My experience with organizations of all sizes and types over the past decade has shown me that there's a growing commitment to dense and procedural governance versus giving teams "...the environment and support they need,?and trust them to get the job done." (Agile Manifesto 101)
I've been corroborating my experience with industry standard reports and state-of-the-industry webinars including The State of Agile Report (for the past decade.) I talk to people, too. <insert smiley face> Let me freely admit that "Your experience may vary", but, I believe the pendulum has swung away from trusting people to governing people behind a facade of Agile and Lean dogma. What has been your experience? I really want to know.
I've tried to work out the conditions under which this occurred. My view is (certainly) biased since it's only myself at the keyboard today. I have a talk to present in a few weeks where I will share the same observation, some data, and recommendations. Here's where I come down on all this (so far.) I believe complacency (primarily in leadership and middle management) had led to an over-reliance on excessive governance.

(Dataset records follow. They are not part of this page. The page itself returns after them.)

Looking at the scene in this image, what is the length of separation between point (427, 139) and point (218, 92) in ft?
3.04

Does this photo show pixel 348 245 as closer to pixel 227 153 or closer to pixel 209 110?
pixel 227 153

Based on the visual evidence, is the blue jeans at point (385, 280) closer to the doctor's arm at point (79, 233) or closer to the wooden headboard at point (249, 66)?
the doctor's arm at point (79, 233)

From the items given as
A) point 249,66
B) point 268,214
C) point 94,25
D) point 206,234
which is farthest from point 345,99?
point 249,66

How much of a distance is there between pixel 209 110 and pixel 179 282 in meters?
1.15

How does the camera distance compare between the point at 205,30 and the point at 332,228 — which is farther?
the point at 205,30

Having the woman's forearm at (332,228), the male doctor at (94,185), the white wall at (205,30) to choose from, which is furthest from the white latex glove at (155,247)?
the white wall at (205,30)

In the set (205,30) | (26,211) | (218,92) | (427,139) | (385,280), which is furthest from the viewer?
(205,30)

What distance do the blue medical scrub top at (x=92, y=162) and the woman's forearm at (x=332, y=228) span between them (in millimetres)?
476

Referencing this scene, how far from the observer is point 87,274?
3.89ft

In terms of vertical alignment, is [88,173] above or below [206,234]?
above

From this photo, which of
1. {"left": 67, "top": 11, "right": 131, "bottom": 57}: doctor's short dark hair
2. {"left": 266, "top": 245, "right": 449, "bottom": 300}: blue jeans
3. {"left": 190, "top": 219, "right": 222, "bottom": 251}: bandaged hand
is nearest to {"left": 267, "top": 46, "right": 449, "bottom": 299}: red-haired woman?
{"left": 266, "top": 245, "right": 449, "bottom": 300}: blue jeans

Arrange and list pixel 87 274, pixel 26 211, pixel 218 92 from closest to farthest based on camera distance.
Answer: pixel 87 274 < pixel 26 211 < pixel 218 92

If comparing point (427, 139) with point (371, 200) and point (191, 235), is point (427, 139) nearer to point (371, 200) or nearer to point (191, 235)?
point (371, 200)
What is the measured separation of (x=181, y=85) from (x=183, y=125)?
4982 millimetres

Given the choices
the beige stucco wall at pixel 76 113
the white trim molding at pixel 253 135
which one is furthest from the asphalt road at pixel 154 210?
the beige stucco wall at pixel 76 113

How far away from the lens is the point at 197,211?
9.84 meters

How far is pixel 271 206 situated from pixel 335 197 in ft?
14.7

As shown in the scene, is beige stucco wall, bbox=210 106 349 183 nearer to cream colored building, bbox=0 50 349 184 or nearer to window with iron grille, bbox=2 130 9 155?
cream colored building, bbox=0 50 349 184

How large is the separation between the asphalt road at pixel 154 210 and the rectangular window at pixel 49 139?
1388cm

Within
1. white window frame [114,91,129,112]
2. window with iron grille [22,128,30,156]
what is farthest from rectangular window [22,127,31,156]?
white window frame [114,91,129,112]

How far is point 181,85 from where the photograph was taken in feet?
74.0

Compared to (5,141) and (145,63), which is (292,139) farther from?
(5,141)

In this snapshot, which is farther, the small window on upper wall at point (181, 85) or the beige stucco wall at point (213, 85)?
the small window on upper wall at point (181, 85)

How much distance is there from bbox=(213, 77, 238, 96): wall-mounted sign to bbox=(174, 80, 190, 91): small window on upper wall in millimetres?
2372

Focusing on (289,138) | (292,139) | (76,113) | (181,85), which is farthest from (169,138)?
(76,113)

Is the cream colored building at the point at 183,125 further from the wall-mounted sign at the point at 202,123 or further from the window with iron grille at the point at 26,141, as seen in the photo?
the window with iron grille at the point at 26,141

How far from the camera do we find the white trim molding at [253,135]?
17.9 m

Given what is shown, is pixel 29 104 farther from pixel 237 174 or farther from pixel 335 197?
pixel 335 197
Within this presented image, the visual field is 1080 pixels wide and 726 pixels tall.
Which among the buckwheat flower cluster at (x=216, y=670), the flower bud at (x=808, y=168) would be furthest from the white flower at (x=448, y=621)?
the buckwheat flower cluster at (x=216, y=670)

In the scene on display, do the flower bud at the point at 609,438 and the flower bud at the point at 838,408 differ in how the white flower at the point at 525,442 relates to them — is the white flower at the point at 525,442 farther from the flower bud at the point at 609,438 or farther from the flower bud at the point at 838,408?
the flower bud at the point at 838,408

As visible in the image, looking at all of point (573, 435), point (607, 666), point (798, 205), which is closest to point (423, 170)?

- Agile/Agile Ways of Working was working before The Agile Manifesto was crafted, (and, The Manifesto has been beneficial.) Many of us had already figured out that small, self-organizing AND empowered/trusted teams had the potential to accelerate work with higher levels of quality and with the potential for innovative outcomes. (I know this personally from firsthand experience as a developer, a manager and a leader of teams and programs.)

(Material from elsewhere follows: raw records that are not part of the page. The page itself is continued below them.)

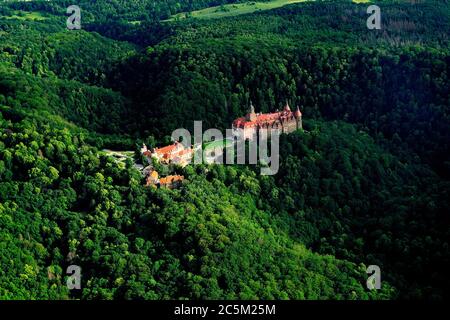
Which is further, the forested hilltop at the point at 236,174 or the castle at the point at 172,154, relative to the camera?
the castle at the point at 172,154

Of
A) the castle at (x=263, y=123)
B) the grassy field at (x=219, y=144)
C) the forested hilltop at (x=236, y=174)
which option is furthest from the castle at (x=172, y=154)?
the castle at (x=263, y=123)

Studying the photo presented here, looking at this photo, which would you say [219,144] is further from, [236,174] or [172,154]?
[172,154]

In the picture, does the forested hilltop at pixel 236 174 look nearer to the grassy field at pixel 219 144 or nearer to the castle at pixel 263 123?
the castle at pixel 263 123

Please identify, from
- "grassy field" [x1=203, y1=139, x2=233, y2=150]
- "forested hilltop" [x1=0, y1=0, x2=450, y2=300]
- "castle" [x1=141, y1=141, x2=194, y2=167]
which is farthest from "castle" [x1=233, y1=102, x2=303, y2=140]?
"castle" [x1=141, y1=141, x2=194, y2=167]

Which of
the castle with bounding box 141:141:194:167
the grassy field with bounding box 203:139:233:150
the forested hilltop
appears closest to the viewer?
the forested hilltop

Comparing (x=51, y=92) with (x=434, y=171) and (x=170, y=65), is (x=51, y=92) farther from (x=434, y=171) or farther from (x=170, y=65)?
(x=434, y=171)

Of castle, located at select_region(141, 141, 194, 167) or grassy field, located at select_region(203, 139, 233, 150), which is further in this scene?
grassy field, located at select_region(203, 139, 233, 150)

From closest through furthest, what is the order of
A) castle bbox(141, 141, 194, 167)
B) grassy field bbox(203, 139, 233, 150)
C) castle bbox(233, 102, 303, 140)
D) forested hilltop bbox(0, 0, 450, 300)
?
forested hilltop bbox(0, 0, 450, 300) → castle bbox(141, 141, 194, 167) → grassy field bbox(203, 139, 233, 150) → castle bbox(233, 102, 303, 140)

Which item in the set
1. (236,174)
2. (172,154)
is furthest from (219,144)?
(172,154)

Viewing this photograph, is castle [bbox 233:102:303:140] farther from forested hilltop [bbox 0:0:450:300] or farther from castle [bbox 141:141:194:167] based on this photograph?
castle [bbox 141:141:194:167]
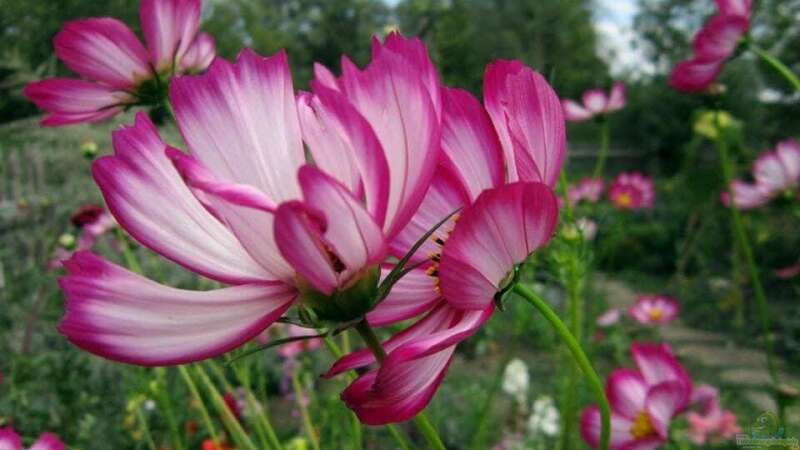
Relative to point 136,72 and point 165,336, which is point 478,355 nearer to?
point 136,72

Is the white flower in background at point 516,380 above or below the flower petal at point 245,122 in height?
below

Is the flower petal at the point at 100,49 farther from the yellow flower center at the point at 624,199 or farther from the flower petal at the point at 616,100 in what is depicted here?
the yellow flower center at the point at 624,199

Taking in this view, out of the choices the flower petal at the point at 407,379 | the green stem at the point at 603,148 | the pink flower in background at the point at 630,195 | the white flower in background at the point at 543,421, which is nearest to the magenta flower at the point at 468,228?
the flower petal at the point at 407,379

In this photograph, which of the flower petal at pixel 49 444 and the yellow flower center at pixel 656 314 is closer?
the flower petal at pixel 49 444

- As Agile has gone mainstream over the past decade and Enterprise and Business Agility have emerged as new rallying cries ("We will be an Agile Organization in ___!", repeated annually at one client) Program Management has been instituted on top of teams and teams of teams as (yet) another voice in effort to "... get the job done." (Agile Manifesto 101 * 2) However well-intentioned these (additional) teams, managers, leaders, meetings, and metrics may be, they're a burden to the teams performing the work. Teams know this (and they feel it, too.)
- A modern Agile Lifecycle Management (ALM) tool provides transparency and accountability (plus foreshadowing, if you spend invest a little more time) in lieu of programmatic governance and implied or explicit oversight (accompanied by another form of governance and metrics.) I admit that many people outside of Agile Teams refuse to use their ALM or believe (vocally) that "... teams cook the data." (Got Trust!?) A modern automobile dashboard is more complicated than these tools (so what's excuse for ignoring them?)
- I believe complacency (originating in leadership and management and percolating in governance) is the major cause of Agile Bloat. The allure of Agile (now, on steroids, with the promise of Enterprise and Business Agility, and with a DevOps chaser) makes transformation appear simple and formulaic (when the opposite is true, on a good day.) There are ample success stories, but there are also many futile attempts to copy what worked elsewhere assuming it will work "here." More evidence of complacency. I see organizations outsourcing (Agile-related) critical-thinking and decision-making to consultancies (and assuming all will end well.) Another complacency data point (where the consultancy is usually blamed for adverse outcomes.)
I will leave you with this thought (and hope that you comment, below.) Still working this all out...
When I used to market myself as an engagement lead (before The Agile Manifesto was developed and available) I would answer the question "Why you?" with "I can help deliver more with the same number of people and in less time." That response got me some epic, character-forming (and sleep-depriving) opportunities. (This occurred over several decades. Good coffee was always involved, too.) With the addition of a commitment to people and quality, isn't this what we want from our commitment to Agile (and less governance?) Inquiring minds want (and need) to know.